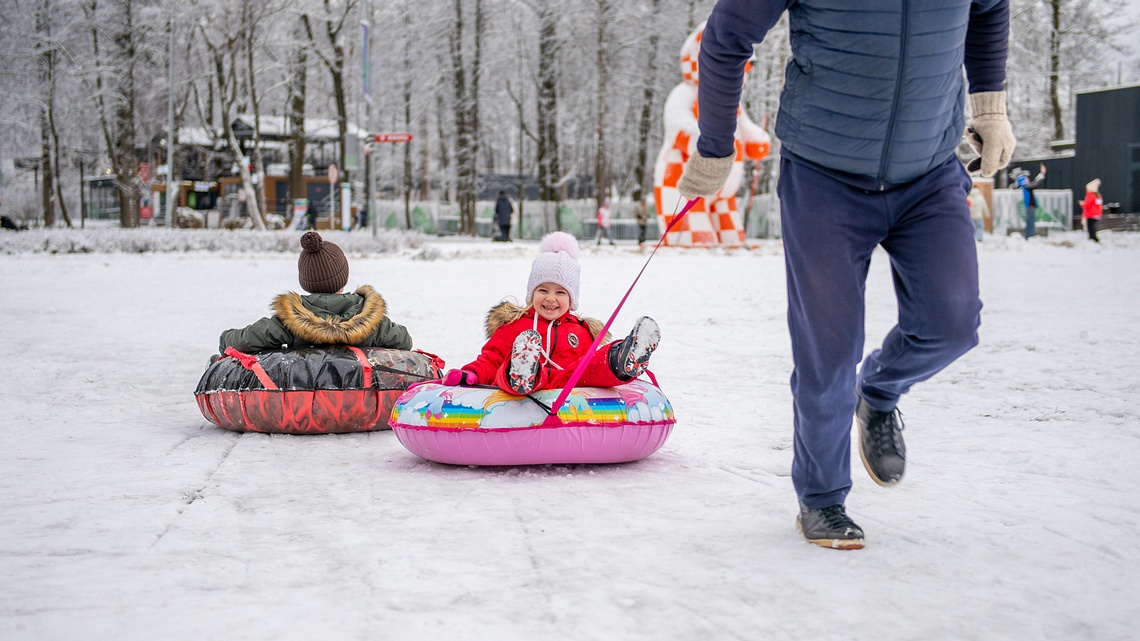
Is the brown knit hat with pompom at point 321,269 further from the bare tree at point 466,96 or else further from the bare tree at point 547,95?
the bare tree at point 466,96

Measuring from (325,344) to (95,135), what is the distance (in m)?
41.5

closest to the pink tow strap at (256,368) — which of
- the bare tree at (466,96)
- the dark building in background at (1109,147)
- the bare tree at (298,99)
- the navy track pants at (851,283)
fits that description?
the navy track pants at (851,283)

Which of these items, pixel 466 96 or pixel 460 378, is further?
pixel 466 96

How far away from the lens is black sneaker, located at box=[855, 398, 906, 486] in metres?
3.06

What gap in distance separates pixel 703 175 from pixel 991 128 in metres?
0.89

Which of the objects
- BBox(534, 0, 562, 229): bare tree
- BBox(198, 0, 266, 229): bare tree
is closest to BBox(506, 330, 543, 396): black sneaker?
BBox(198, 0, 266, 229): bare tree

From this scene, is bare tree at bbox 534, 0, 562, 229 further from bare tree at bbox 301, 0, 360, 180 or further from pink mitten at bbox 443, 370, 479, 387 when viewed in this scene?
pink mitten at bbox 443, 370, 479, 387

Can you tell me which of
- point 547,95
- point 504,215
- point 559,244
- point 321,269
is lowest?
point 321,269

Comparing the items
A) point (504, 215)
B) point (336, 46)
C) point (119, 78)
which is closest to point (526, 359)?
point (504, 215)

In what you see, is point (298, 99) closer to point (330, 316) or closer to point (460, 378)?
point (330, 316)

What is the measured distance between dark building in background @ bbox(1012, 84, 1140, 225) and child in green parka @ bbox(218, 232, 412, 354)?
3053 centimetres

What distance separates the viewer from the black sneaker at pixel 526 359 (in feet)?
12.4

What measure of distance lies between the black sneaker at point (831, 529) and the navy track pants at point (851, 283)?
0.10ft

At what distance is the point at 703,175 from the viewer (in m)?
3.03
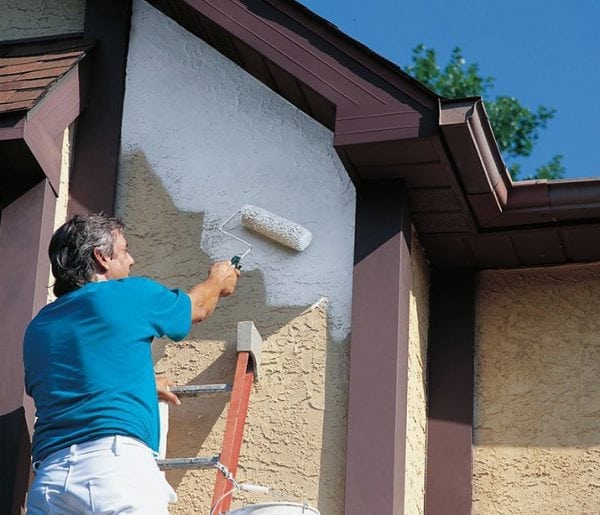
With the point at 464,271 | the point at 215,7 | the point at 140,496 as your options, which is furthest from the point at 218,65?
the point at 140,496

···

What is expected -
Reproduce verbatim everything from the line containing "How far away" down to the final line of the records, with both ends included. Omit the pictures from your reproduction.

Correct result -
How far away from the lens is black sneaker, located at box=[855, 398, 906, 486] in metres?
3.06

What gap in distance separates pixel 703 175 from pixel 991 128 in metres?
0.89

Which of the objects
- BBox(534, 0, 562, 229): bare tree
- BBox(198, 0, 266, 229): bare tree
is closest to BBox(506, 330, 543, 396): black sneaker?
BBox(198, 0, 266, 229): bare tree

From this scene, is bare tree at bbox 534, 0, 562, 229 further from bare tree at bbox 301, 0, 360, 180 or further from pink mitten at bbox 443, 370, 479, 387 when viewed in this scene?
pink mitten at bbox 443, 370, 479, 387

Can you tell me which of
- point 547,95
- point 504,215
- point 559,244
- point 321,269
is lowest?
point 321,269

Comparing the items
A) point (504, 215)
B) point (336, 46)
C) point (119, 78)
which is closest to point (526, 359)?
point (504, 215)

In what you see, is point (298, 99) closer to point (330, 316) or closer to point (460, 378)?
point (330, 316)

What is the measured distance between dark building in background @ bbox(1012, 84, 1140, 225) and child in green parka @ bbox(218, 232, 412, 354)?
3053 centimetres

What distance separates the viewer from the black sneaker at pixel 526 359 (in feet)?
12.4

What measure of distance lies between the black sneaker at point (831, 529) and the navy track pants at point (851, 283)?
0.10ft

At what distance is the point at 703,175 from the viewer (in m)?
3.03
With the point at 464,271 | the point at 215,7 | the point at 140,496 as your options, which is furthest from the point at 218,65?
the point at 140,496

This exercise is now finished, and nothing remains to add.